Space Owls: An X-Wing Blog: What can we learn from tournament results?

Tournaments are fun for everyone! We catch up with old friends, play some good games of X-Wing, and crown a winner. After they're done, we can look at the results to see what to complain about for the next few weeks/months! :)

That raises an interesting question: how much information do tournament results give us about card or list strength?

I think the answer might be: not much. We can be more confident when we have more data, but we should be careful drawing firm conclusions from tournaments.

We've had a history of drawing hasty conclusions from tournament results. When 2.0 first launched, Wedge had the worst performance of the popular Rebel ships across several months and many tournaments. People thought he was a bad ship. In the span of just a few tournaments, he shot up to be the best-performing Rebel ship. He continues to be one of the best the Rebel ships, even after his recent nerfs. Turns out, it was just hard to build a good Rebel list back then, and Wedge was really good.

When the January 2019 points came out, VTG-Ion Y-Wings were all the rage. It won the Hyperspace Qualifier during the Toronto System Open. We had post on post talking about the "Y-on" menace. But looking back on that meta, it never really performed at that level in future tournaments. Horton sometimes showed up in a Rebel Beef list, but VTG Ion Turret Y-Wings otherwise didn't do too well after that first tournament.

With the January 2019 points, it was widely known that the Decimator was awful. I chuckled when Marc brought out Deci Whisper for a game, and you can imagine my surprise when it completely dismantled me two games in a row. Turns out, Rear Admiral Chiraneau can be very strong with the right combination of upgrades (Moff Jerjerrod and Darth Vader crew are key), and it took a strong list-builder like Dalli to see that.

When CIS first launched, there was a question of which Belbullab to run with a Vulture swarm. My model really loved Captain Sear, but the early results and the community favored Wat Tambor. Many months of experience later, and it's not a question. The Sear Swarm is a noted top-tier list, and no one runs Wat Tambor anymore.

=-=-=

### Goal 1
In the post on tournament results, rewrite everything from "Tournaments are fun" down to "few weeks/months! :)", swapping "winner" for "champion".
### Goal 2
According to the post on tournament results, why did Wedge perform so poorly when 2.0 first launched? Answer in one to three sentences.
### Goal 3
Write the next part of the post on learning from tournament results, following on from its last sentence.

### Given data
=-=-=

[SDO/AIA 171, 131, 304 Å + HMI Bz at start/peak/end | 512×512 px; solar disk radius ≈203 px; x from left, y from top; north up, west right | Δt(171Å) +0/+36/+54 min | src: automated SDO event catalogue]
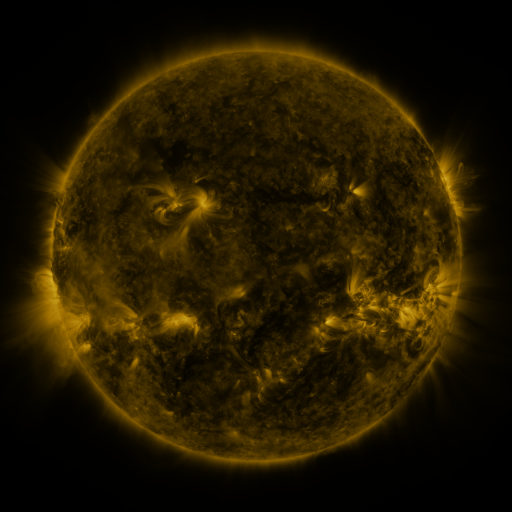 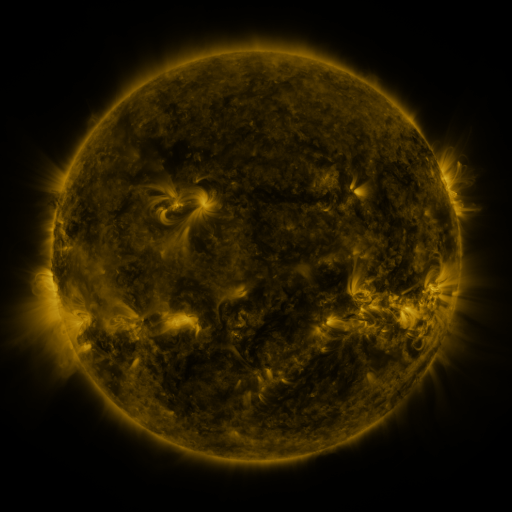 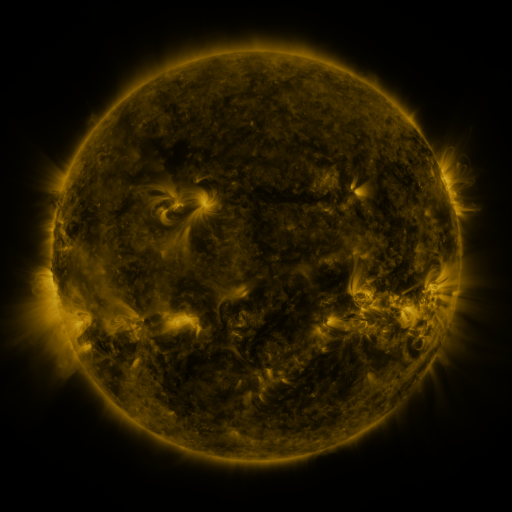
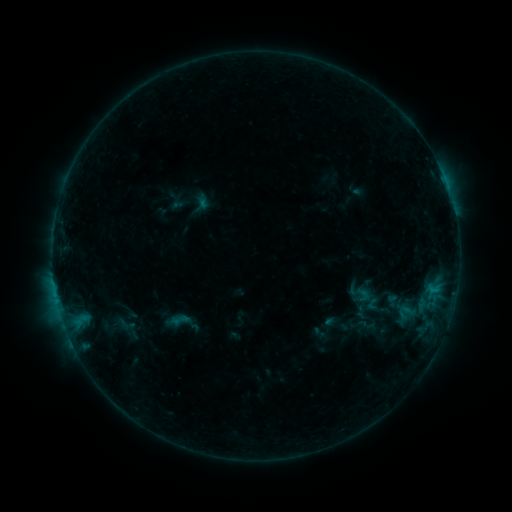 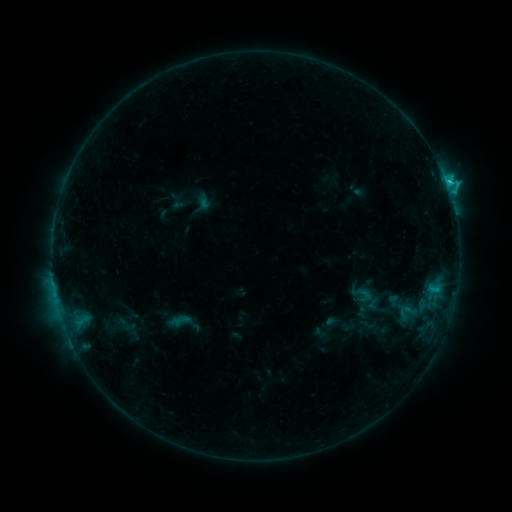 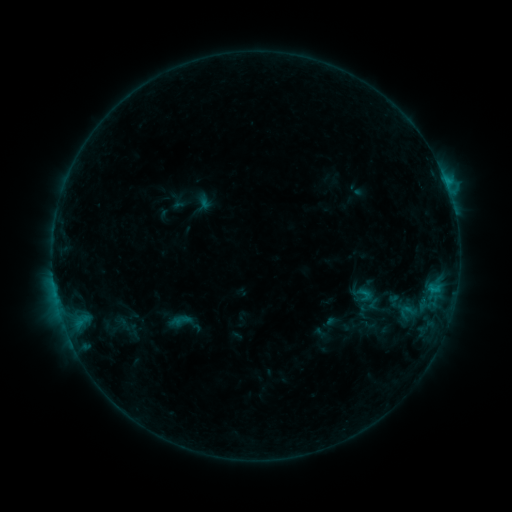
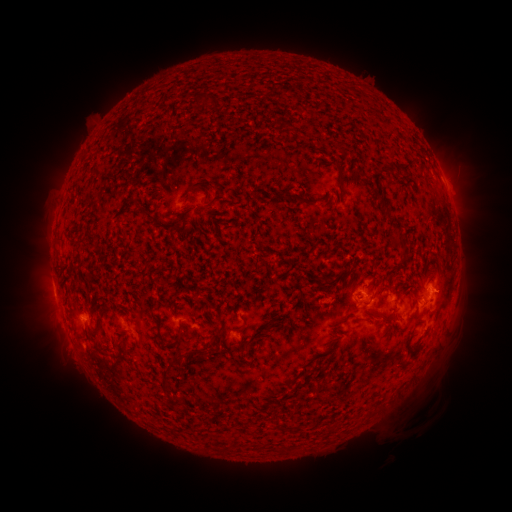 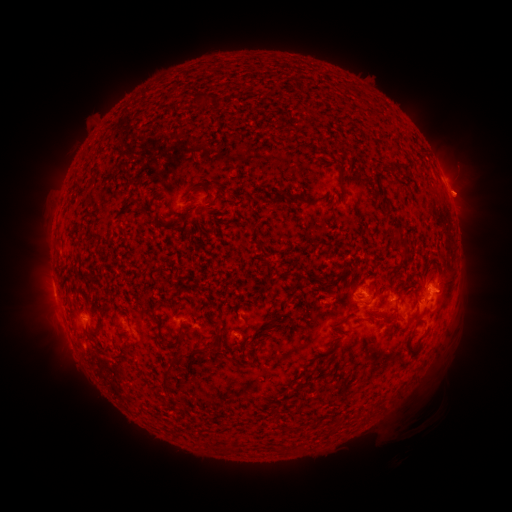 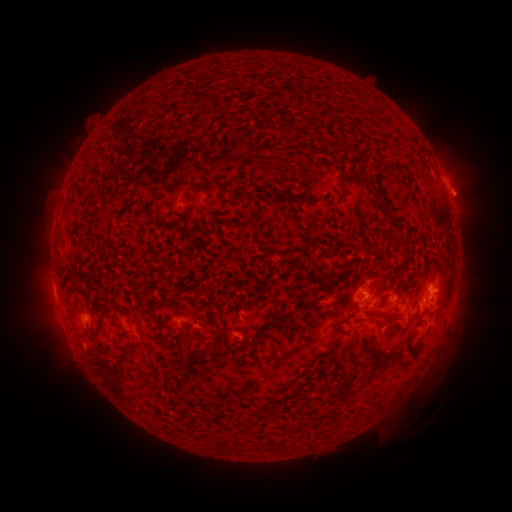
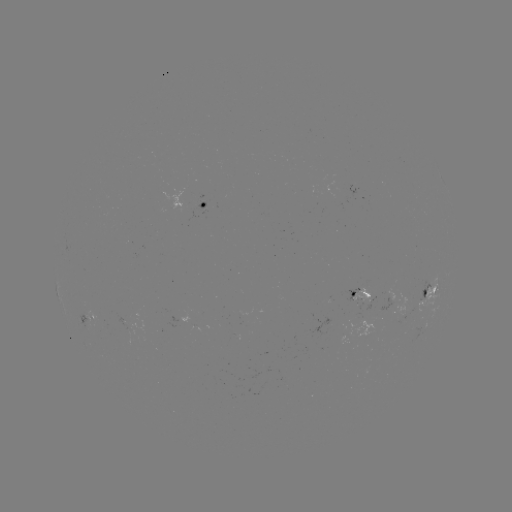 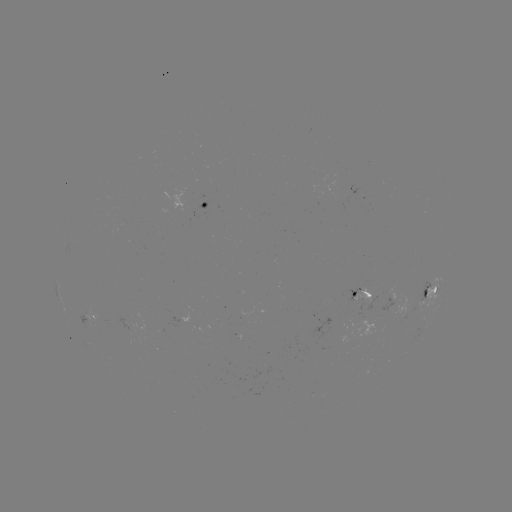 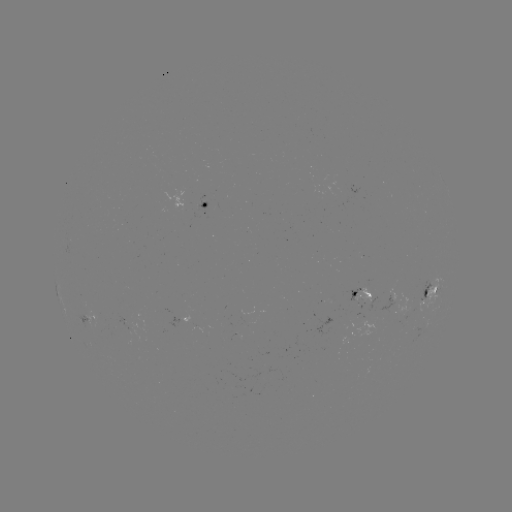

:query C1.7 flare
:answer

=-=-=

### Exercise output 1
Tournaments are fun for everyone! We catch up with old friends, play some good games of X-Wing, and crown a champion. After they're done, we can look at the results to see what to complain about for the next few weeks/months! :)

### Exercise output 2
It was hard to build a good Rebel list at that time, so Wedge's results looked weak even though he was a very good ship.

### Exercise output 3
In the early days after the July 2019 points adjustment, Anakin Obi Ric won a big tournament. People were all up in arms about how broken Jedi with regen are. Now, it seems clear that list is just one good list in a field of good lists. Jedi with regen are strong, but so are many other ships.

I think tournament results can be used for examples of viable lists that can do well or win. A truly broken list could stand out in tournaments. Beyond that, it's hard to use tournament results to rank lists. We should be very careful drawing conclusions here because of data limitations. It's especially easy to overrate lists that make the top 2, and especially the winning list. The biggest problem is a small sample size of games compared to the large amount of variance (e.g. skill, matchups, dice, mind-games) in the game. Ideally, we'd also have some type of matchup-based Elo-like ratings by specific ship builds, not just final results aggregated across pilots and builds that can differ wildly in function and strength.

What do we want to know?

When we think about list strength, we have an experiment in mind. Take the same player, swap out their list, and assume they can play the lists equally well. How does their tournament performance change? We're interested in a causal effect, not merely the correlation between a list and winning.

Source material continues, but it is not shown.